Correlation Between Agro Capital and National Health
Can any of the company-specific risk be diversified away by investing in both Agro Capital and National Health at the same time? Although using a correlation coefficient on its own may not help to predict future stock returns, this module helps to understand the diversifiable risk of combining Agro Capital and National Health into the same portfolio, which is an essential part of the fundamental portfolio management process.
By analyzing existing cross correlation between Agro Capital Management and National Health Scan, you can compare the effects of market volatilities on Agro Capital and National Health and check how they will diversify away market risk if combined in the same portfolio for a given time horizon. You can also utilize pair trading strategies of matching a long position in Agro Capital with a short position of National Health. Check out your portfolio center. Please also check ongoing floating volatility patterns of Agro Capital and National Health.
Diversification Opportunities for Agro Capital and National Health
0.11 | Correlation Coefficient |
Average diversification
The 3 months correlation between Agro and National is 0.11. Overlapping area represents the amount of risk that can be diversified away by holding Agro Capital Management and National Health Scan in the same portfolio, assuming nothing else is changed. The correlation between historical prices or returns on National Health Scan and Agro Capital is a relative statistical measure of the degree to which these equity instruments tend to move together. The correlation coefficient measures the extent to which returns on Agro Capital Management are associated (or correlated) with National Health. Values of the correlation coefficient range from -1 to +1, where. The correlation of zero (0) is possible when the price movement of National Health Scan has no effect on the direction of Agro Capital i.e., Agro Capital and National Health go up and down completely randomly.
Pair Corralation between Agro Capital and National Health
Given the investment horizon of 90 days Agro Capital is expected to generate 1.21 times less return on investment than National Health. But when comparing it to its historical volatility, Agro Capital Management is 1.26 times less risky than National Health. It trades about 0.13 of its potential returns per unit of risk. National Health Scan is currently generating about 0.12 of returns per unit of risk over similar time horizon. If you would invest 1.70 in National Health Scan on September 3, 2024 and sell it today you would earn a total of 0.60 from holding National Health Scan or generate 35.29% return on investment over 90 days.

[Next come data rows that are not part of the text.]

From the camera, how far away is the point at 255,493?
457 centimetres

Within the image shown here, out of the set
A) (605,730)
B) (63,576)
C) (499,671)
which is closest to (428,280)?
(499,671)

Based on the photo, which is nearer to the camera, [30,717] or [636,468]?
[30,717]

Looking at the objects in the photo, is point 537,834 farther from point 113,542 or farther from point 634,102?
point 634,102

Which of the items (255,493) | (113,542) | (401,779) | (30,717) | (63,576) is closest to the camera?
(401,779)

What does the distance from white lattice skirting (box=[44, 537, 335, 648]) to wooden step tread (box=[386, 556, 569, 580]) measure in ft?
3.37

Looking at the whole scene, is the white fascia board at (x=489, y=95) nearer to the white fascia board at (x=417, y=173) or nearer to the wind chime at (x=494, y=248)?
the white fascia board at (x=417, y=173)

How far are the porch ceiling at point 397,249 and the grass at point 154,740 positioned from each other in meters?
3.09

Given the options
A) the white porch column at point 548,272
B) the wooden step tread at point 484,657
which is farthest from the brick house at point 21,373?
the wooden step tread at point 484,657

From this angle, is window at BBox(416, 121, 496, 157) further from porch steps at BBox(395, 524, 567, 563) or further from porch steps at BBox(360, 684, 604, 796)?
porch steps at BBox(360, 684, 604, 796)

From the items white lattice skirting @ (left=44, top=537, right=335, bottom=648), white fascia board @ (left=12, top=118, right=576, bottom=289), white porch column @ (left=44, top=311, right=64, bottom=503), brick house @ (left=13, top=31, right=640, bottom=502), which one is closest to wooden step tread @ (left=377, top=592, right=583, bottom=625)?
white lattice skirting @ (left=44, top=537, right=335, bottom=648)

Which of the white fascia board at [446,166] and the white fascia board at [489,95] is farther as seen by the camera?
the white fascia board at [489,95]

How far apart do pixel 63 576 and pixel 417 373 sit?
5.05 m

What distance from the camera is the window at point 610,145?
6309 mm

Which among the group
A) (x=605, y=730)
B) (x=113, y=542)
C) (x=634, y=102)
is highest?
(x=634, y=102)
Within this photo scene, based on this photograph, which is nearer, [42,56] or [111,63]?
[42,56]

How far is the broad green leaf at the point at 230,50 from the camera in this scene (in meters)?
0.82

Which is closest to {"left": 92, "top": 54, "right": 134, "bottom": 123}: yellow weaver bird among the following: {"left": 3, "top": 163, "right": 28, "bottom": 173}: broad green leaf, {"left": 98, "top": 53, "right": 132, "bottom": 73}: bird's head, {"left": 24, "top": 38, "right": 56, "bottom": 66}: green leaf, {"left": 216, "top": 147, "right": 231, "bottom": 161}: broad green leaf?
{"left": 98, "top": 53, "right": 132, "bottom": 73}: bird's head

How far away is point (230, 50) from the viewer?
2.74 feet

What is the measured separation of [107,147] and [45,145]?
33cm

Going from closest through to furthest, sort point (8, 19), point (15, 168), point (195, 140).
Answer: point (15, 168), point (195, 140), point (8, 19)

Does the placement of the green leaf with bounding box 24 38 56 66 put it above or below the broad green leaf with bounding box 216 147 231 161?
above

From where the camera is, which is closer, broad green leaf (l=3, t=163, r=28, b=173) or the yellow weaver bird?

Time Period | 3 Months [change] |
Direction | Moves Together |
Strength | Insignificant |
Accuracy | 98.46% |
Values | Daily Returns |
Agro Capital Management vs. National Health Scan
Performance |
Timeline |
Agro Capital Management |
National Health Scan |
Agro Capital and National Health Volatility Contrast
Predicted Return Density |
Returns |
Pair Trading with Agro Capital and National Health
The main advantage of trading using opposite Agro Capital and National Health positions is that it hedges away some unsystematic risk. Because of two separate transactions, even if Agro Capital position performs unexpectedly, National Health can make up some of the losses. Pair trading also minimizes risk from directional movements in the market. For example, if an entire industry or sector drops because of unexpected headlines, the short position in National Health will offset losses from the drop in National Health's long position.Agro Capital vs. Grupo Bimbo SAB | Agro Capital vs. Grupo Financiero Inbursa | Agro Capital vs. Becle SA de | Agro Capital vs. HUMANA INC |
National Health vs. Emergent Health Corp | National Health vs. One World Universe | National Health vs. Nextmart | National Health vs. HeadsUp Entertainment International |
Check out your portfolio center.Note that this page's information should be used as a complementary analysis to find the right mix of equity instruments to add to your existing portfolios or create a brand new portfolio. You can also try the Portfolio Center module to all portfolio management and optimization tools to improve performance of your portfolios.